Does this mean that bioethicists cannot compete for authority in the jurisdiction of public policy? No; but it does mean that they will have to function in that arena the same way they do in clinical bioethics—as professionals trained to clarify values and to mediate disagreements rooted in core convictions they do not necessarily share with all parties involved. To this end Evans suggests that bioethicists would be well served by collaborating with social scientists to determine empirically the values that citizens deploy in thinking about novel technologies. At that point, he foresees, “bioethicists would do what bioethicists who use principlism are good at—weighing and balancing conflicting principles and determining if the means in question…maximizes those principles.” As a profession, Evans believes, bioethics should not be in the business of advocating public policy on the basis of a thinned-out conception of the good that does not take into account values widely held in society in general. If, for example, the profession of bioethics took religious concerns about technology as seriously as it should, bioethicists would say no to emerging technology much more frequently than they currently do.
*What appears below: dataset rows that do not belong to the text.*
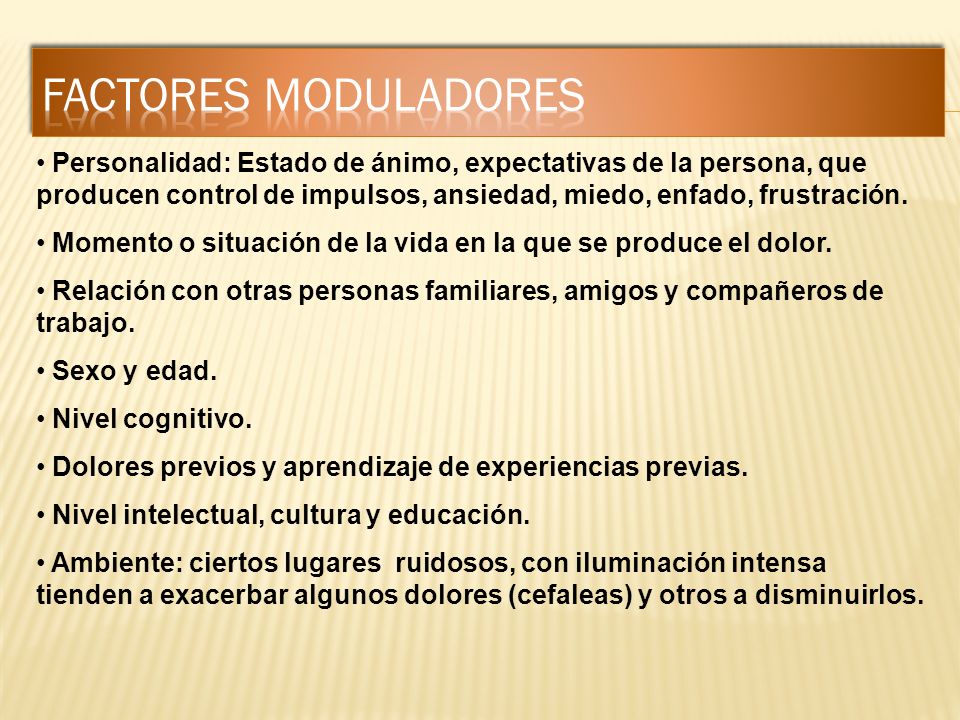 FACTORES MODULADORES

• Personalidad: Estado de ánimo, expectativas de la persona, que producen control de impulsos, ansiedad, miedo, enfado, frustración.

• Momento o situación de la vida en la que se produce el dolor.

• Relación con otras personas familiares, amigos y compañeros de trabajo.

• Sexo y edad.

• Nivel cognitivo.

• Dolores previos y aprendizaje de experiencias previas.

• Nivel intelectual, cultura y educación.

• Ambiente: ciertos lugares ruidosos, con iluminación intensa tienden a exacerbar algunos dolores (cefaleas) y otros a disminuirlos.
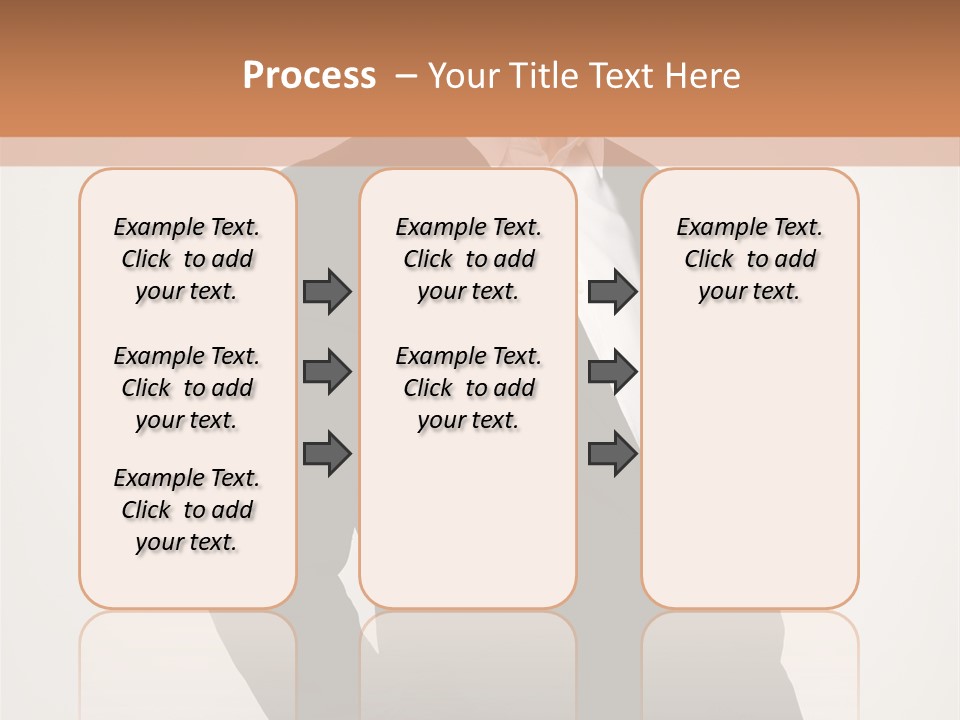 Process – Your Title Text Here

Example Text. Click to add your text.

Example Text. Click to add your text.

Example Text. Click to add your text.

Example Text. Click to add your text.

Example Text. Click to add your text.

Example Text. Click to add your text.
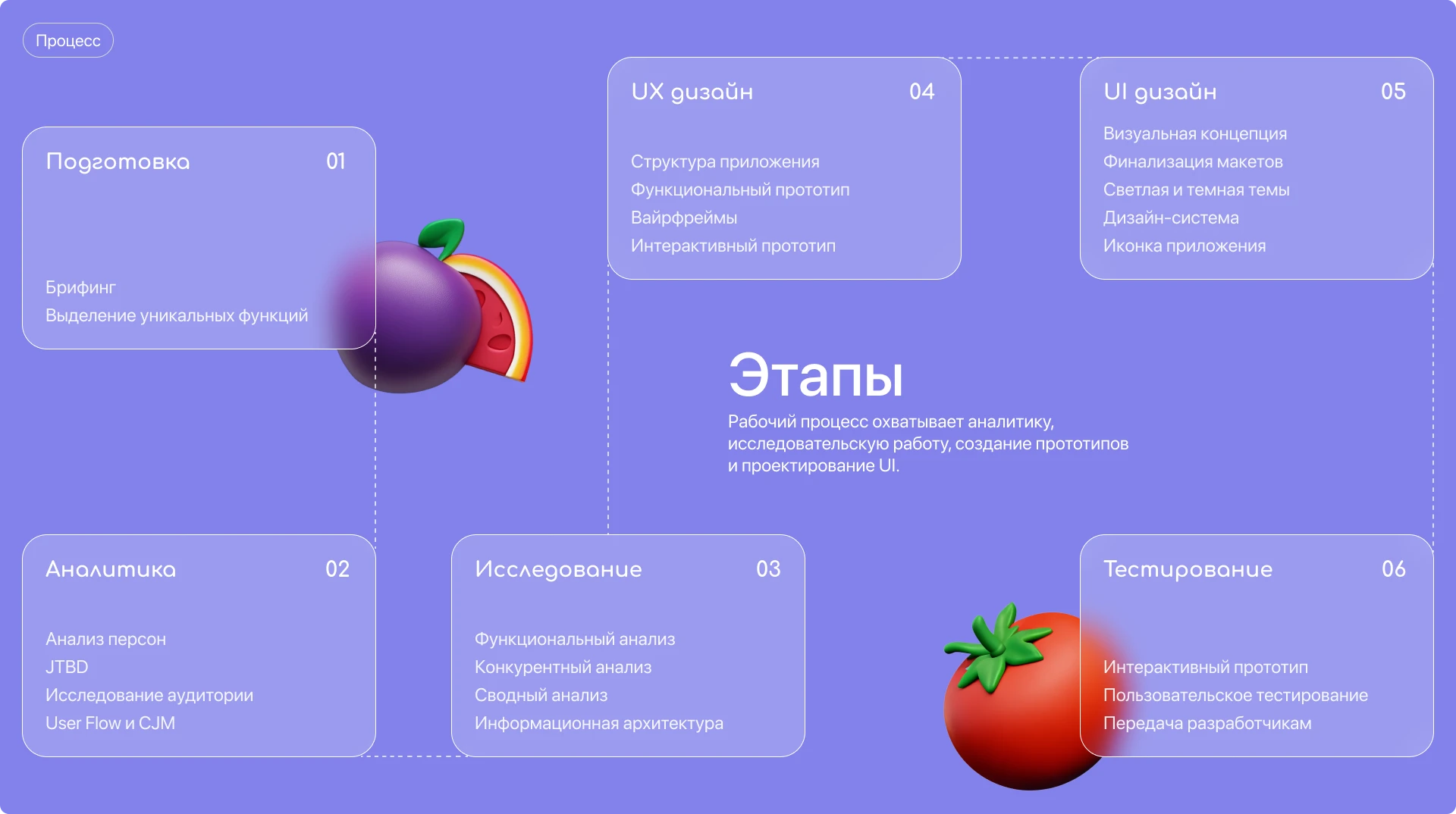 Процесс

Подготовка 01

Брифинг
Выделение уникальных функций

UX дизайн 04

Структура приложения
Функциональный прототип
Вайрфреймы
Интерактивный прототип

UI дизайн 05

Визуальная концепция
Финализация макетов
Светлая и темная темы
Дизайн-система
Иконка приложения

Этапы

Рабочий процесс охватывает аналитику, исследовательскую работу, создание прототипов и проектирование UI.

Аналитика 02

Анализ персон
JTBD
Исследование аудитории
User Flow и CJM

Исследование 03

Функциональный анализ
Конкурентный анализ
Сводный анализ
Информационная архитектура

Тестирование 06

Интерактивный прототип
Пользовательское тестирование
Передача разработчикам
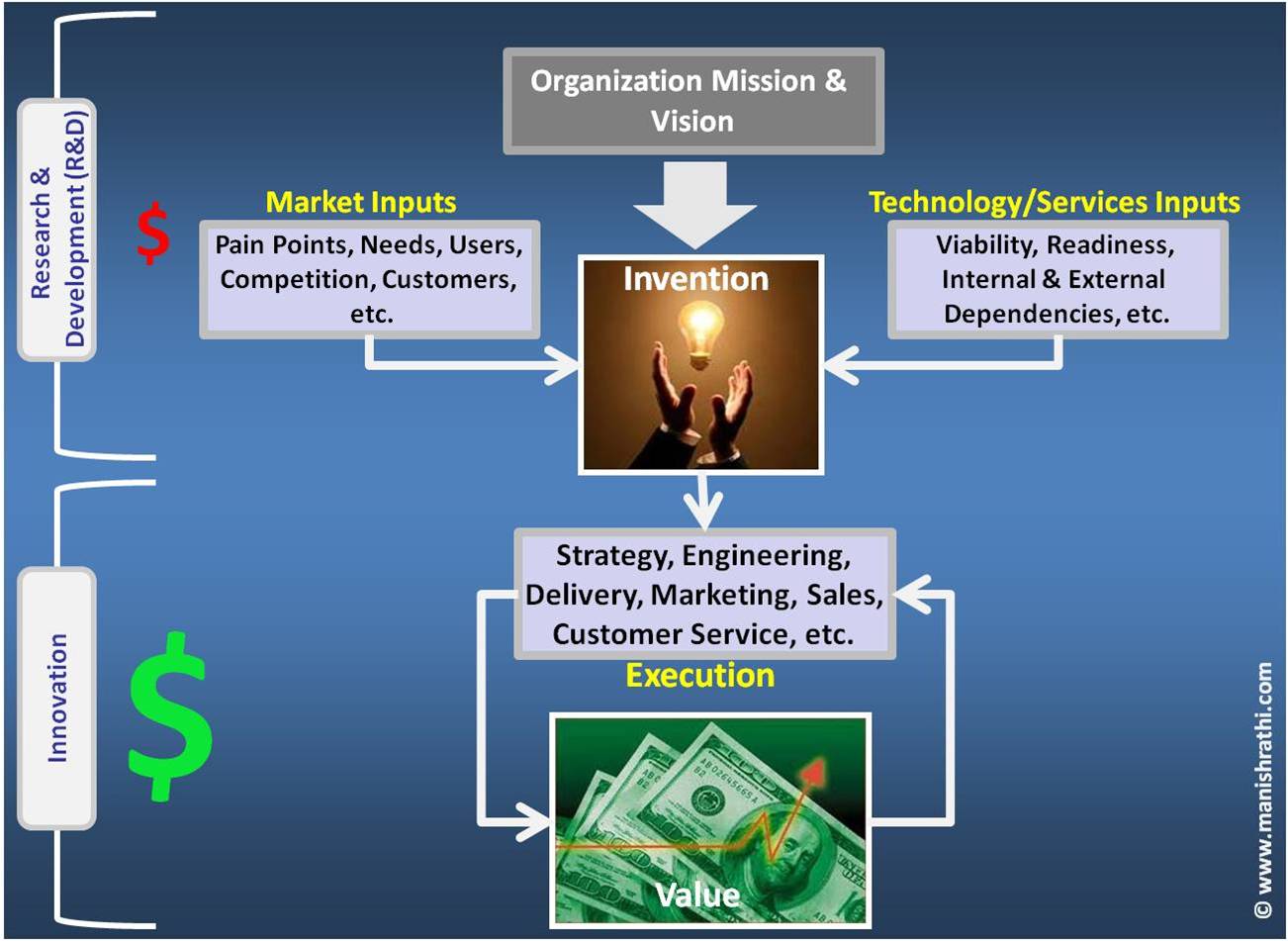 Research & Development (R&D)

$

Organization Mission & Vision

Market Inputs

Pain Points, Needs, Users, Competition, Customers, etc.

Invention

Technology/Services Inputs

Viability, Readiness, Internal & External Dependencies, etc.

Innovation

$

Strategy, Engineering, Delivery, Marketing, Sales, Customer Service, etc.

Execution

Value

© www.manishrathi.com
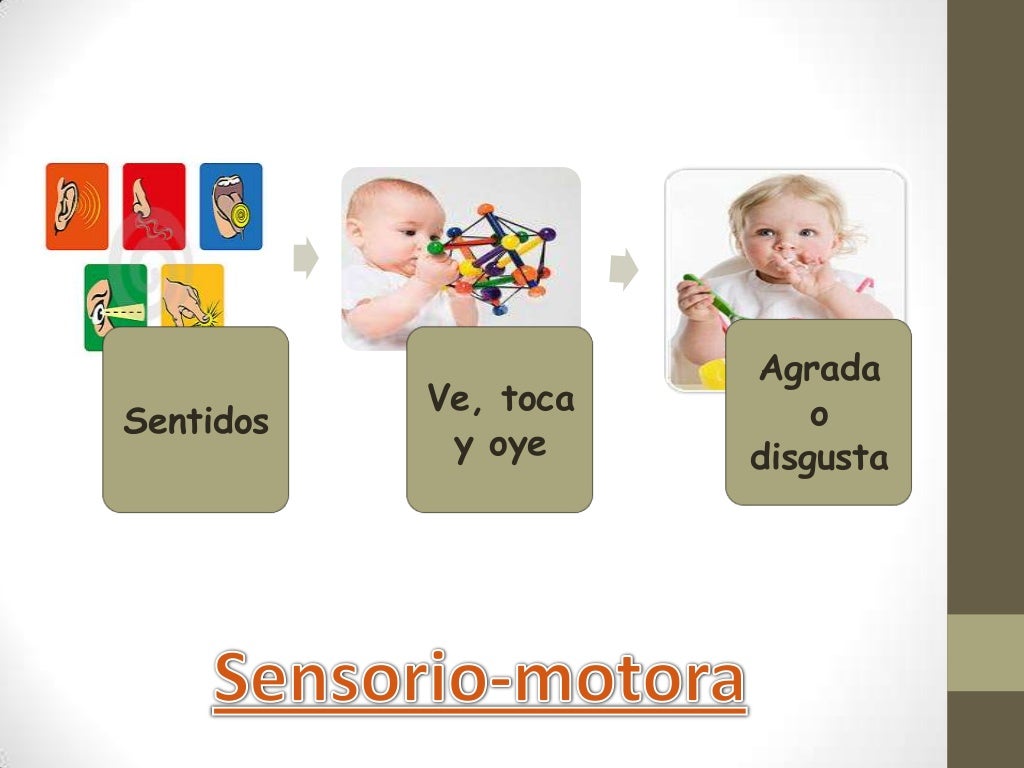 Sentidos

Ve, toca y oye

Agrada o disgusta

Sensorio-motora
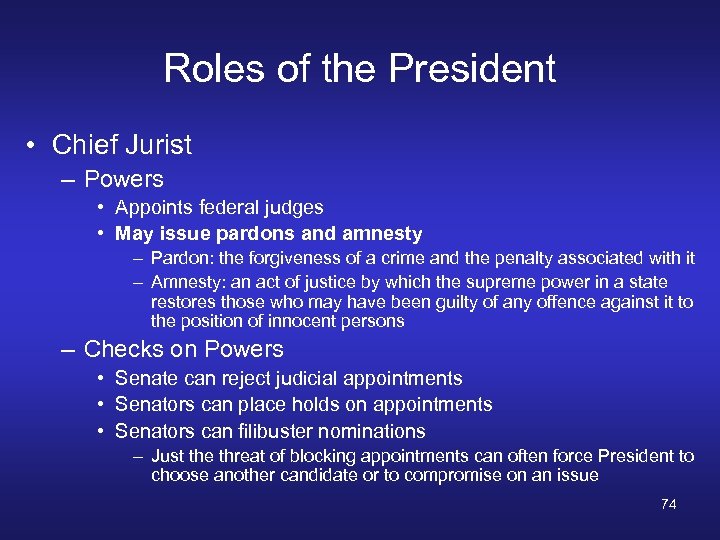 Roles of the President

• Chief Jurist
– Powers
• Appoints federal judges
• May issue pardons and amnesty
– Pardon: the forgiveness of a crime and the penalty associated with it
– Amnesty: an act of justice by which the supreme power in a state restores those who may have been guilty of any offence against it to the position of innocent persons
– Checks on Powers
• Senate can reject judicial appointments
• Senators can place holds on appointments
• Senators can filibuster nominations
– Just the threat of blocking appointments can often force President to choose another candidate or to compromise on an issue

74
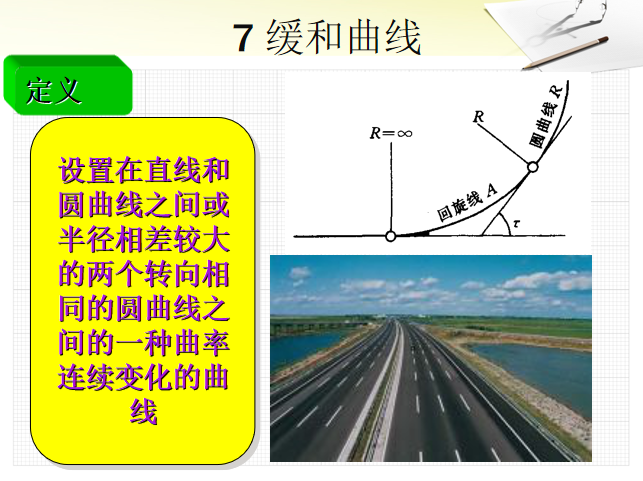 7 缓和曲线

定义

设置在直线和圆曲线之间或半径相差较大的两个转向相同的圆曲线之间的一种曲率连续变化的曲线

$R=\infty$

$R$

圆曲线 $R$

回旋线 $A$

$\tau$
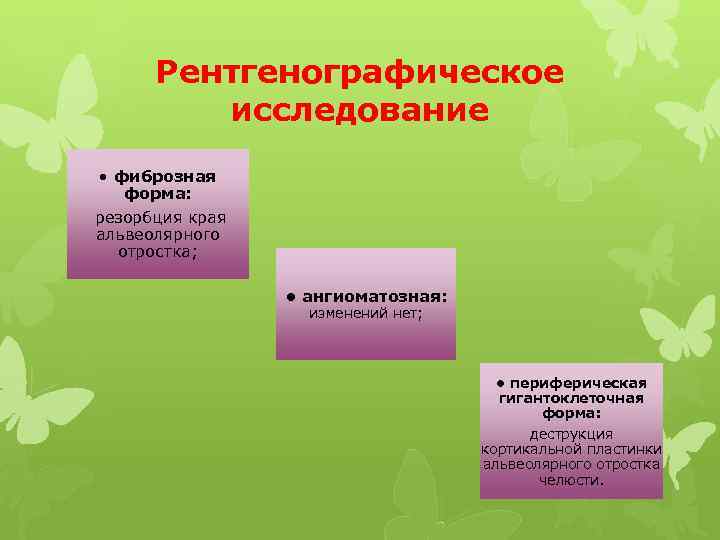 Рентгенографическое исследование

• фиброзная форма:
резорбция края альвеолярного отростка;

• ангиоматозная:
изменений нет;

• периферическая гигантоклеточная форма:
деструкция кортикальной пластинки альвеолярного отростка челюсти.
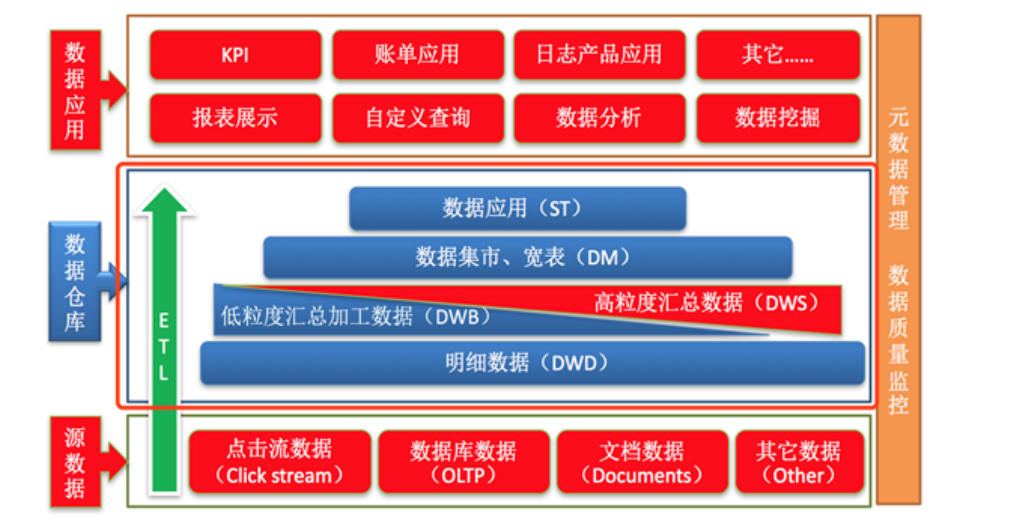 数据应用

KPI
账单应用
日志产品应用
其它......
报表展示
自定义查询
数据分析
数据挖掘

数据仓库

ETL

数据应用（ST）
数据集市、宽表（DM）
高粒度汇总数据（DWS）
低粒度汇总加工数据（DWB）
明细数据（DWD）

源数据

点击流数据（Click stream）
数据库数据（OLTP）
文档数据（Documents）
其它数据（Other）

元数据管理

数据质量监控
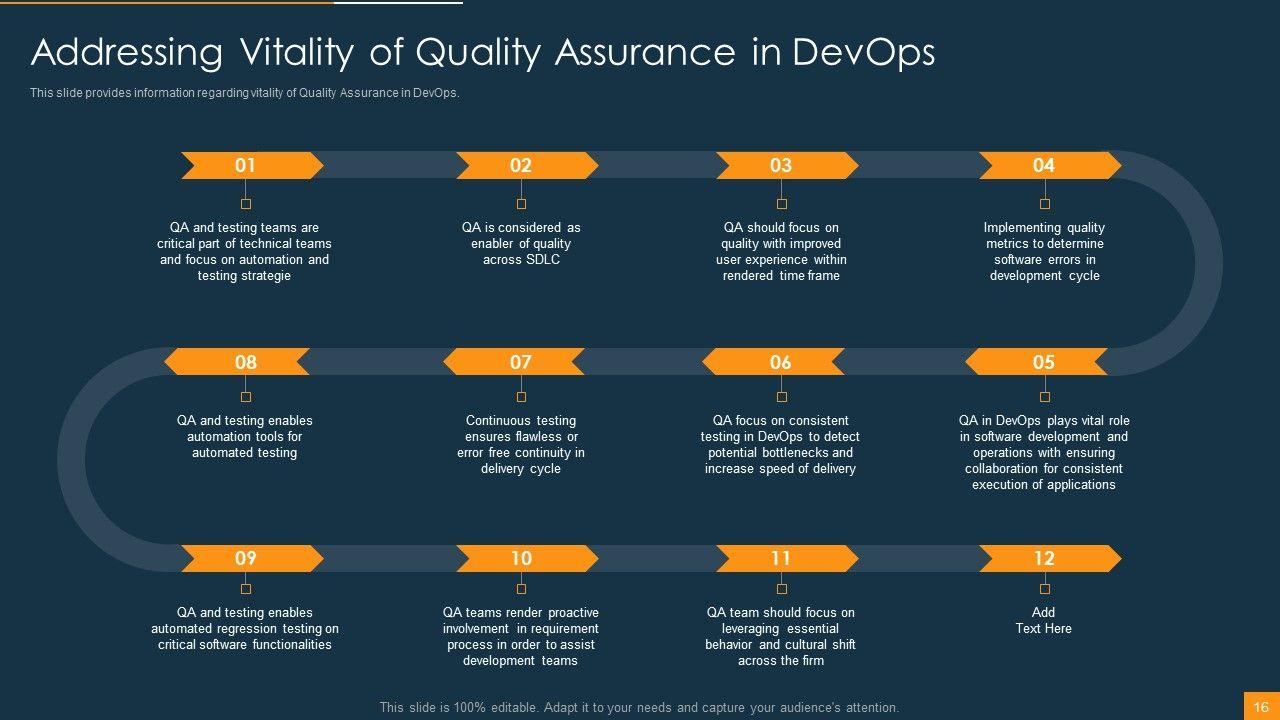 Addressing Vitality of Quality Assurance in DevOps

This slide provides information regarding vitality of Quality Assurance in DevOps.

01

QA and testing teams are critical part of technical teams and focus on automation and testing strategie

02

QA is considered as enabler of quality across SDLC

03

QA should focus on quality with improved user experience within rendered time frame

04

Implementing quality metrics to determine software errors in development cycle

08

QA and testing enables automation tools for automated testing

07

Continuous testing ensures flawless or error free continuity in delivery cycle

06

QA focus on consistent testing in DevOps to detect potential bottlenecks and increase speed of delivery

05

QA in DevOps plays vital role in software development and operations with ensuring collaboration for consistent execution of applications

09

QA and testing enables automated regression testing on critical software functionalities

10

QA teams render proactive involvement in requirement process in order to assist development teams

11

QA team should focus on leveraging essential behavior and cultural shift across the firm

12

Add Text Here

This slide is 100% editable. Adapt it to your needs and capture your audience's attention.

16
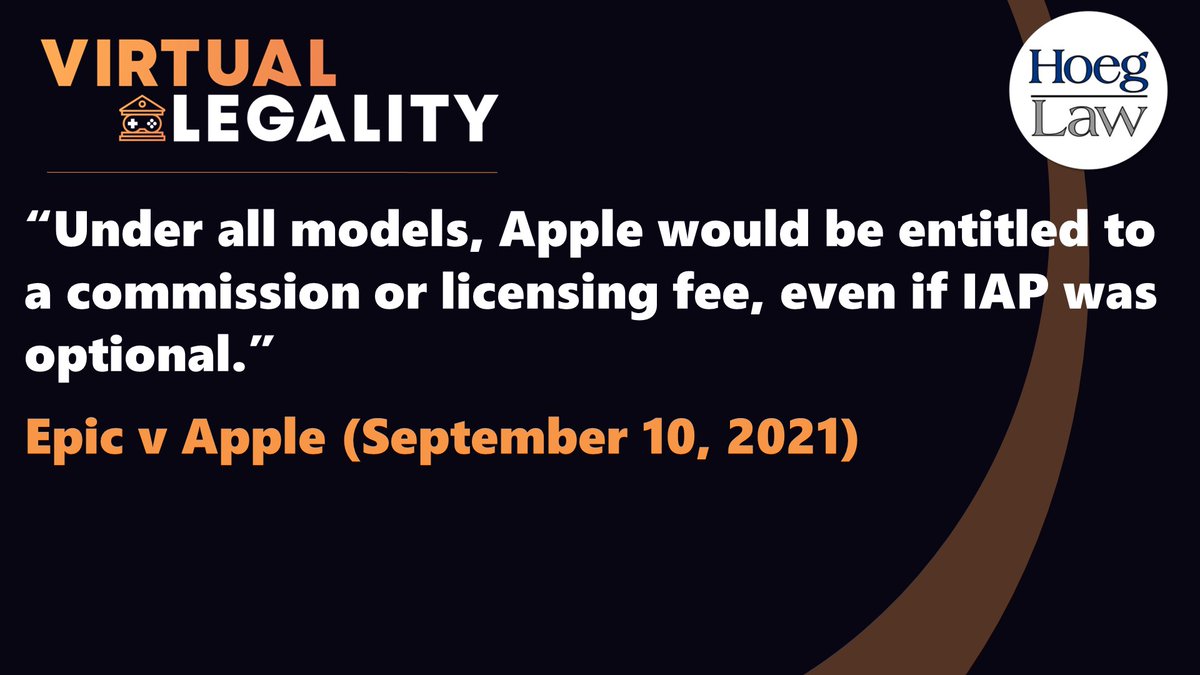 VIRTUAL
LEGALITY

Hoeg
Law

“Under all models, Apple would be entitled to a commission or licensing fee, even if IAP was optional.”

Epic v Apple (September 10, 2021)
The History and Future of Bioethics is an exceptionally insightful source of perspective on the formation of the field over the decades. On the prescriptive side, it clearly recommends a chastened bioethics. “Don’t call yourself a bioethicist when you publish an op-ed piece endorsing stem-cell research or therapeutic cloning” is Evans’s message to folks like me. I’m not sure I like being stripped of my chosen designation, and by a sociologist no less. On the other hand, if philosophers are willing to relinquish that designation and hand it over to those who have no degree in the discipline but are nonetheless seeking wisdom, I’d be happy to call myself a philosopher.